To exercise the real outbound HTTPS path in unit tests (off by default so CI stays hermetic):
$ zig build test -Dnetwork_tests=trueThe wasi:http/handler@0.3.0 incoming-handler server (PRs #580 + #595)
accepts plaintext HTTP/1.1 today — keep-alive, chunked
Transfer-Encoding, response trailers, and 431 / 413 oversize limits
are all in. HTTPS termination ships in two halves:
-
CLI plumbing + cert / key loader (in this build, opt-in).
wamr run --listen=<addr> --tls-cert=<cert.pem> --tls-key=<key.pem>parses + validates the cert chain (std.crypto.Certificate.Bundle) and PEM-encoded private key (PKCS#8 / RSA / EC) at startup, so a missing file or malformed PEM surfaces beforebind(2). The convenience flag--tls-pem=<combined.pem>accepts a single file containing both the cert chain and the key. -
Server-side handshake (upstream-blocked). Zig 0.16's
std.crypto.tlsships onlyClient.zig— there is nostd.crypto.tls.Serveryet. Until upstream lands the server-side API (#609 tracks the wiring), the listener logs a single startup warning on stderr and continues to serve plaintext HTTP/1.1. The CLI surface (--tls-cert/--tls-key/--tls-pem) is stable — when handshake support lands it goes live without a flag-shape change.
wasi:config@0.2.0-rc.1 (store.get / store.get-all) is wired
through a layered host adapter (#583 B6). Guest components import
wasi:config/store@0.2.0-rc.1 and read string → string pairs from
two sources:
- Environment variables prefixed with
WAMR_CONFIG_. The prefix is stripped and the remainder lower-cased ASCII (WAMR_CONFIG_API_KEY=secret→api_key=secret). - JSON file passed via
--config-store=PATH. The file must be a flat object of string values ({"key":"value", …}); nested objects, arrays, or non-string scalars are rejected at startup.
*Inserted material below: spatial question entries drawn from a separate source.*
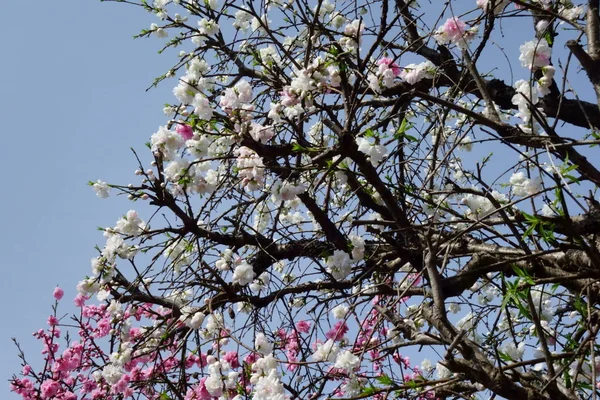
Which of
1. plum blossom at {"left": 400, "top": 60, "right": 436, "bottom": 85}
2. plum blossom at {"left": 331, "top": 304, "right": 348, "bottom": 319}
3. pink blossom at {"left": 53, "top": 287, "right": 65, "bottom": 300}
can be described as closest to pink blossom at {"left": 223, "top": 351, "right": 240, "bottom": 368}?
plum blossom at {"left": 331, "top": 304, "right": 348, "bottom": 319}

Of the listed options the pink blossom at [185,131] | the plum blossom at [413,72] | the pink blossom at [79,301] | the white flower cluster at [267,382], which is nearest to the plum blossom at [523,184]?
the plum blossom at [413,72]

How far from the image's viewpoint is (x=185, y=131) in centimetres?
313

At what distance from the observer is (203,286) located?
3.52 m

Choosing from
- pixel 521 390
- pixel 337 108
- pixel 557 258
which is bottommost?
pixel 521 390

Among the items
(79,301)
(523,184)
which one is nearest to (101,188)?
(523,184)

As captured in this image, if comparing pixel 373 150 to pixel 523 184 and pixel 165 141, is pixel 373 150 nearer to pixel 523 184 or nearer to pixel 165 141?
pixel 523 184

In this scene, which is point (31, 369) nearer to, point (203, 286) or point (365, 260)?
point (203, 286)

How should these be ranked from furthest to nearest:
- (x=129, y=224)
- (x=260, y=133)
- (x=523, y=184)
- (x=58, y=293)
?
(x=58, y=293) → (x=129, y=224) → (x=260, y=133) → (x=523, y=184)

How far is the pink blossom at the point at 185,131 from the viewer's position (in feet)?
10.3

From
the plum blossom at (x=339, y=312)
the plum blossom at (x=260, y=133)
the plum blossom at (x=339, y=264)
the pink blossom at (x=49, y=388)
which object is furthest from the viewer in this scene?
the pink blossom at (x=49, y=388)

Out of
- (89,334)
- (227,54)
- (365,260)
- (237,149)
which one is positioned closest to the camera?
(237,149)

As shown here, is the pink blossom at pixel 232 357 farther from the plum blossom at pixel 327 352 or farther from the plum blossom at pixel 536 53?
the plum blossom at pixel 536 53

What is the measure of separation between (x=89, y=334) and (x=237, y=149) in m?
4.65

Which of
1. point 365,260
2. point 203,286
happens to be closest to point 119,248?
point 203,286
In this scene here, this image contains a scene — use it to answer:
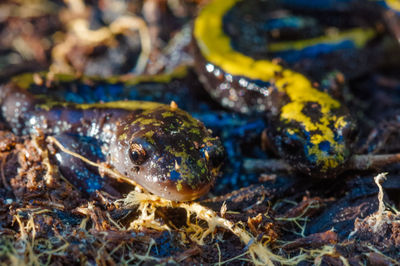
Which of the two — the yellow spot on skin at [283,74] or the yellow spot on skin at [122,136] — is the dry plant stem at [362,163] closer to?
the yellow spot on skin at [283,74]

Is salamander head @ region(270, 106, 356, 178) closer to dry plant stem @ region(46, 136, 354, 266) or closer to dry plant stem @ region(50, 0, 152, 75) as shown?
dry plant stem @ region(46, 136, 354, 266)

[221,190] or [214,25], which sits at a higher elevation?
[214,25]

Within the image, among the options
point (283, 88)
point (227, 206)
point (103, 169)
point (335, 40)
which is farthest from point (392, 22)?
point (103, 169)

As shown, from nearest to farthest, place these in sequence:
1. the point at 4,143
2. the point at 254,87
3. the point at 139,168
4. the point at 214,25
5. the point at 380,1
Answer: the point at 139,168 < the point at 4,143 < the point at 254,87 < the point at 214,25 < the point at 380,1

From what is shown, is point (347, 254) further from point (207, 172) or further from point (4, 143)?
point (4, 143)

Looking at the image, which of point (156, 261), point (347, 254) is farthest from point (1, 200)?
point (347, 254)

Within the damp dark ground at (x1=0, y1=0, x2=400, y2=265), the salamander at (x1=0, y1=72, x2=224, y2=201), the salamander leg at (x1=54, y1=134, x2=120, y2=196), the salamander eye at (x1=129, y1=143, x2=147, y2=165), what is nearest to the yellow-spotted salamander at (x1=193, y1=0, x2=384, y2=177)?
the damp dark ground at (x1=0, y1=0, x2=400, y2=265)
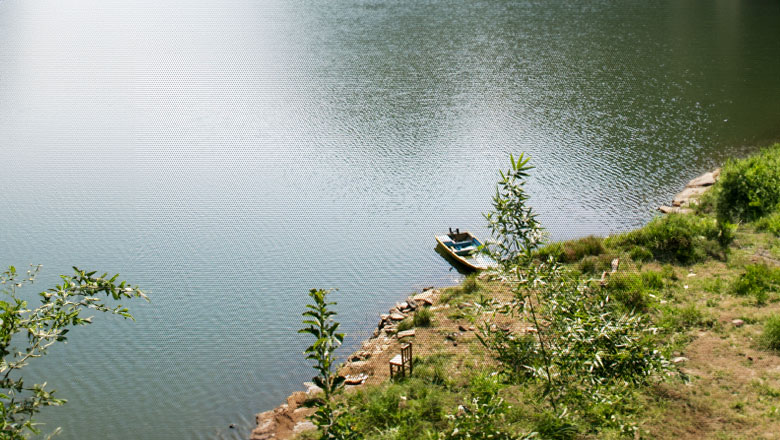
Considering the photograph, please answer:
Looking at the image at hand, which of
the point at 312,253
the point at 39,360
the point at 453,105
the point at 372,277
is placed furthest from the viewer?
the point at 453,105

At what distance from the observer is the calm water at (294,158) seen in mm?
14664

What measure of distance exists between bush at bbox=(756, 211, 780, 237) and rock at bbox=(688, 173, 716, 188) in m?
5.01

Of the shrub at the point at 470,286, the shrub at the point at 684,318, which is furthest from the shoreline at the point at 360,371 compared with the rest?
the shrub at the point at 684,318

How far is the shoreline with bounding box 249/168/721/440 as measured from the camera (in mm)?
11266

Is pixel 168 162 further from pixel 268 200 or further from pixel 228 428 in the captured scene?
pixel 228 428

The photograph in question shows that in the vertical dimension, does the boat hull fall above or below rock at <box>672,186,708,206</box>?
below

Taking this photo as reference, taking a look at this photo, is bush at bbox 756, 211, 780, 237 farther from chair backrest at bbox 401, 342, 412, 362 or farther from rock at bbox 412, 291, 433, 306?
chair backrest at bbox 401, 342, 412, 362

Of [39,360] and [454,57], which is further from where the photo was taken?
[454,57]

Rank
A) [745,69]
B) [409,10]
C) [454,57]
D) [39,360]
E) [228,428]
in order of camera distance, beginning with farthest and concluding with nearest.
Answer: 1. [409,10]
2. [454,57]
3. [745,69]
4. [39,360]
5. [228,428]

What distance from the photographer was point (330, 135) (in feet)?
A: 89.8

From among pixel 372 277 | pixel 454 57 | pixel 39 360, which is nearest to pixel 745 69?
pixel 454 57

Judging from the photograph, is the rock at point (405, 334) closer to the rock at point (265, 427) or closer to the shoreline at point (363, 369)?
the shoreline at point (363, 369)

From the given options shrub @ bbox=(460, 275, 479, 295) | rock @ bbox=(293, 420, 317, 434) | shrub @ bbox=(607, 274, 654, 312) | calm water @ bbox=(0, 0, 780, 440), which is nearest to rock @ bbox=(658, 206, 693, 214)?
calm water @ bbox=(0, 0, 780, 440)

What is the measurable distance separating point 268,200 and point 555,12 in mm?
35139
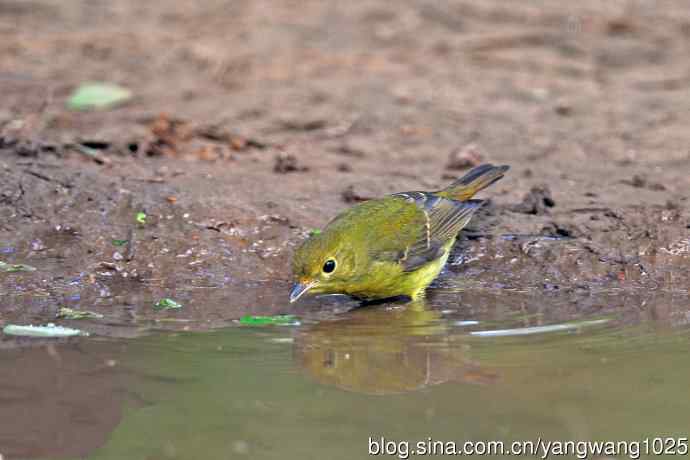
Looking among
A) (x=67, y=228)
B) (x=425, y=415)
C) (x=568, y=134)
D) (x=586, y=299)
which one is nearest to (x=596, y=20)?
(x=568, y=134)

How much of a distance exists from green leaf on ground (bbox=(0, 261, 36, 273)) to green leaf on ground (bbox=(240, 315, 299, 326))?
1.54 metres

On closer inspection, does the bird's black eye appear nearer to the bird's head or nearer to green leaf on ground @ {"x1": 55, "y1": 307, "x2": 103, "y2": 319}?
the bird's head

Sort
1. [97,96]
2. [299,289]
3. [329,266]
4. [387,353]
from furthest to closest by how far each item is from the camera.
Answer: [97,96] < [329,266] < [299,289] < [387,353]

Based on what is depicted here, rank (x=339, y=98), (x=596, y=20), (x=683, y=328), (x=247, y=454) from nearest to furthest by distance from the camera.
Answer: (x=247, y=454) → (x=683, y=328) → (x=339, y=98) → (x=596, y=20)

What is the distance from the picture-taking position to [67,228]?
23.8 ft

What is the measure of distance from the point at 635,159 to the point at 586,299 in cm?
244

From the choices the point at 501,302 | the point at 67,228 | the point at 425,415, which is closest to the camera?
the point at 425,415

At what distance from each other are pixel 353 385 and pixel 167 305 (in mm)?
1787

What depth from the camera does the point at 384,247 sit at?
6.82 metres

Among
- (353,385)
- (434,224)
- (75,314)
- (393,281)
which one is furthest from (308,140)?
(353,385)

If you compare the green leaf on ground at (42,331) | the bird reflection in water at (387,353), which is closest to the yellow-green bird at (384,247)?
the bird reflection in water at (387,353)

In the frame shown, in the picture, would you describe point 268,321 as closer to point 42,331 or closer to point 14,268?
point 42,331

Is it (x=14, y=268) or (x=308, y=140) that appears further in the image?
(x=308, y=140)

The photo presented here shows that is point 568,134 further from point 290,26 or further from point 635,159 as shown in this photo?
point 290,26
Precedence: file overrides env. When the same lower-cased key appears in both layers, the env entry is dropped and the file value wins. Surviving env-only entries are appended after the file entries.
$ cat config.json
{ "host": "api.example.com", "timeout_ms": "5000" }
$ WAMR_CONFIG_HOST=localhost WAMR_CONFIG_DEBUG=1 \
wamr run --config-store=config.json my-component.wasm
# Guest sees: host=api.example.com (file wins), timeout_ms=5000 (file),
# debug=1 (env-only).The in-memory store never surfaces the error arms (upstream /
io) defined by wasi:config@0.2.0-rc.1 — every lookup returns
Ok(Some) or Ok(None). Those arms are reserved for future Vault /
Kubernetes ConfigMaps / etc. back-ends.